Google Gemini is a next-generation AI model aimed at replacing Google’s existing AI architectures, including PaLM 2. It distinguishes itself from other large language models by not being solely trained on text. Google designed the model with multimodal capabilities in mind, pointing towards a more general-purpose future for AI. It can generate and process text, images, and other types of data such as diagrams and maps1.
Gemini allows these services to analyze or generate text, images, audio, videos, and other data types simultaneously. Unlike previous AI tools, which are restricted to a single data type, Gemini is a „multimodal“ model capable of processing more than one data type at a time1.
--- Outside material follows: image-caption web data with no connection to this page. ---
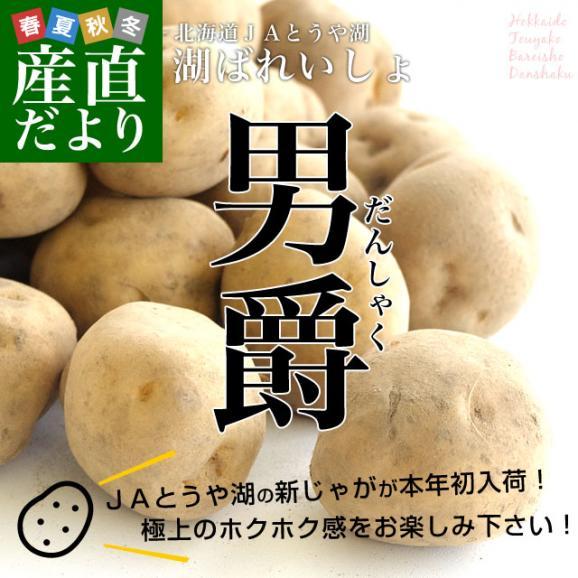 北海道より産地直送 JAとうや湖 じゃがいも 湖ばれいしょ「男爵」 Mサイズ 10キロ 馬鈴薯 ジャガイモ  送料無料02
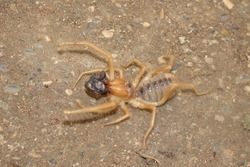 Camel spider eating its prey.  Close up camel spider, windscorpion, Solifugae or sun spider, wind scorpion. insect, insects, bugs, bug, closeup wild nature, wildlife, animals, animal, forest, desert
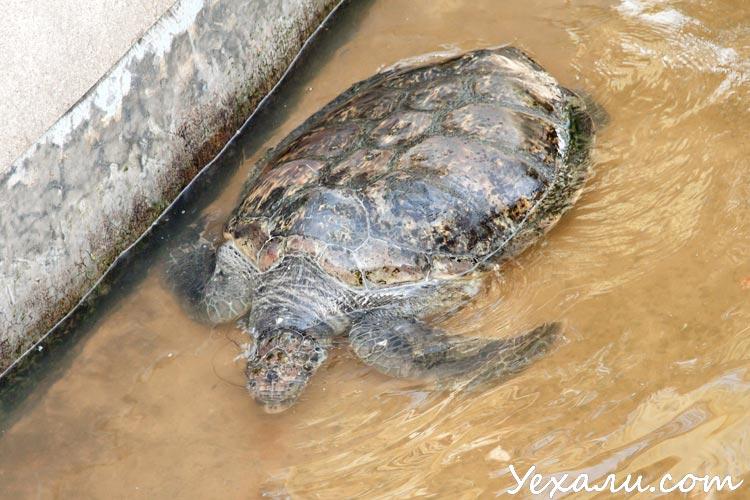 Морская черепаха (Ко Лой, Тайланд)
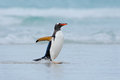 Gentoo penguin jumps out of the blue water while swimming through the ocean in Falkland Island Royalty Free Stock Photo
Gemini can also combine visual and textual data to generate more than one type of data simultaneously. Imagine an AI that not only writes the content of a magazine but also designs the layout and graphics for it. Or an AI that can summarize an entire newspaper or podcast based on the topics that matter most to you1.
A multimodal AI model like Gemini works with several main components that work together, starting with an encoder and a decoder. When given an input with more than one data type (like a piece of text and an image), the encoder extracts all relevant details from each data type (modality) separately. The AI then uses an attention mechanism to look for important features or patterns in the extracted data — essentially forcing it to focus on a specific task. Finally, the AI can fuse the information it has learned from different data types to make a prediction1.
Google has confirmed that Gemini will come in different sizes, but the exact technical details are not yet known. The smallest model could even fit on a typical smartphone, making it ideal for generative AI on the go. However, it’s more likely that Gemini will first come to the Bard chatbot and other Google services. Currently, Gemini is still in its training phase and will move on to fine-tuning and improving safety after completion1.